Response by poster: I can't bring myself to defend descartes though because his argument is riddled with holes. His circular logic for the existence of god is the biggest problem.

I think I'd like to explore what moore was really up to, and how even though he didn't make any real headway against the skeptics, he at least did something a little more interesting and modest.
posted by tylerfulltilt at 10:49 AM on February 17, 2009


Response by poster: Also, to clarify, our discussion of Moore in class also covered Four Types of Skepticism and On Certainty
posted by tylerfulltilt at 10:55 AM on February 17, 2009


Just FYI, if you have a discussion here that you find useful, you should cite it in your paper. Even just a footnote thanking the MeFi community for helpful discussion is the difference between intellectual honesty and.... not.
posted by kestrel251 at 12:34 PM on February 17, 2009 [1 favorite]


Yeah, what kestrel251 said.
posted by notyou at 1:02 PM on February 17, 2009


On Certainty really does a good job of addressing this problem, but it really steps around the problem instead of solving it.

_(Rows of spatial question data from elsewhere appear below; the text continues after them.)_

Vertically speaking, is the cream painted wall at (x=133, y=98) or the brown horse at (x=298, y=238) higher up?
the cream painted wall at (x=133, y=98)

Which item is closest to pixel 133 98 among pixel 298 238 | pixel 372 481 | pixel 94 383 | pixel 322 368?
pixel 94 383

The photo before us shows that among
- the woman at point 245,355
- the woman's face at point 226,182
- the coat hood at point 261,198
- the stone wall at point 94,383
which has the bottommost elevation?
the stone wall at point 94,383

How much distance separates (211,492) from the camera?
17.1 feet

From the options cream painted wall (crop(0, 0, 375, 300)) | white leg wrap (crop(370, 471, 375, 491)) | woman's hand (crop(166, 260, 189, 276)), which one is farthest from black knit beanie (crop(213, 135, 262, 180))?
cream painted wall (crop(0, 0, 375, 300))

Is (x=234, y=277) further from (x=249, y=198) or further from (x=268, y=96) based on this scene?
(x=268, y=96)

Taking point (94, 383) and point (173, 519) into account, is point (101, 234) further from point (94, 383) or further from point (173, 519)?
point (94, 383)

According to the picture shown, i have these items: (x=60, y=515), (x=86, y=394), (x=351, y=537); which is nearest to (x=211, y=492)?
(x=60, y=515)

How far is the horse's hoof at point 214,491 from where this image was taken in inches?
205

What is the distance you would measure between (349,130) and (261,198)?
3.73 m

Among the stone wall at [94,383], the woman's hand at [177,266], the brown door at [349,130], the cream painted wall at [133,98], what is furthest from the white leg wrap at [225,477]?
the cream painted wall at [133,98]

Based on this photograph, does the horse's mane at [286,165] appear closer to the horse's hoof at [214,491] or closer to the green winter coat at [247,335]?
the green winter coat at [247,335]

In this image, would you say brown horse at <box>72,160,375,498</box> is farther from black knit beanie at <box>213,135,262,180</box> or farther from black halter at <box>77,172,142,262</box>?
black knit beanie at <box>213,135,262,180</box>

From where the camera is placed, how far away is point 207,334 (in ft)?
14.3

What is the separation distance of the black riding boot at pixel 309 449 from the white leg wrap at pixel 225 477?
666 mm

An analogy to religious faith: If Descartes believes in god, then Moore is an atheist. But Wittgenstein is an agnostic. He believes these kinds of questions can't, and shouldn't, be solved by philosophy. Which ended up being the most convincing argument to me when we studied it.

I didn't want to bring it up, since Wittgenstein can be sort of controversial and you hadn't yet mentioned him, but since you covered it in class, it's fair game.
posted by kpmcguire at 2:10 PM on February 17, 2009 [1 favorite]


Response by poster: I think, for the purposes of my paper, stepping around the skeptical challenge is just as good as confronting it. We also covered P.F. Strawson and his discussion of Hume, Wittgenstein, Moore, and Carnap and yada yada yada.
posted by tylerfulltilt at 4:33 PM on February 17, 2009


It sounds to me like you should do well on the paper, if you can manage to finish it in time, that is. Ahh, college.
posted by kpmcguire at 4:51 PM on February 17, 2009


Response by poster: I'm like 4 out of 6 to 8 pages in. I'm good.
posted by tylerfulltilt at 5:02 PM on February 17, 2009


Response by poster: I'm gonna post the actual paper here for comments in a little bit.
posted by tylerfulltilt at 7:47 PM on February 17, 2009


Response by poster: Here's a question, does anyone have an example of a disproof of Descartes "I think therefore I am"?
posted by tylerfulltilt at 8:42 PM on February 17, 2009


Well Hobbes, Gassendi, and lots of others complain that Descartes's claims that he exists as nothing more than a thinking thing are unjustified. This he inferred more or less directly from the "I think . . ." line.

Not exactly what you asked for as a counter argument, but perhaps it will help.
posted by oddman at 12:03 PM on February 18, 2009


I don't know Moore's argument in detail, but I think I get the point. Why should Descartes' paradigm of certainty-mathematical knowledge-be our paradigm for knowledge of the world? Why should we prefer the standards of this artificially constructed system to the way ordinary perception founds our beliefs? You need deduction to prove deduction, induction to prove induction, and perceptual evidence to prove perceptual evidence. Our epistemic systems are always circular in this way.

I think it gets down to what your strongest belief/principle is. If the idea that there must be a reason for everything (i.e. leibniz's principle of sufficient reason) is your strongest belief (as it is mine), then it may well be the case that should a better explanation for everything come along, you will abandon your belief in the external world. But other people may regard the belief that things are more or less as they appear to be as their strongest belief, and would abandon any reasoning or explanations that violate this. In neither case however it is obviously true that these strongest beliefs can be justified in a non-circular way- and so you might conclude that the project of building knowledge from certain foundations is undermined, or that ultimately you must just say 'well that's the kind of being I am'.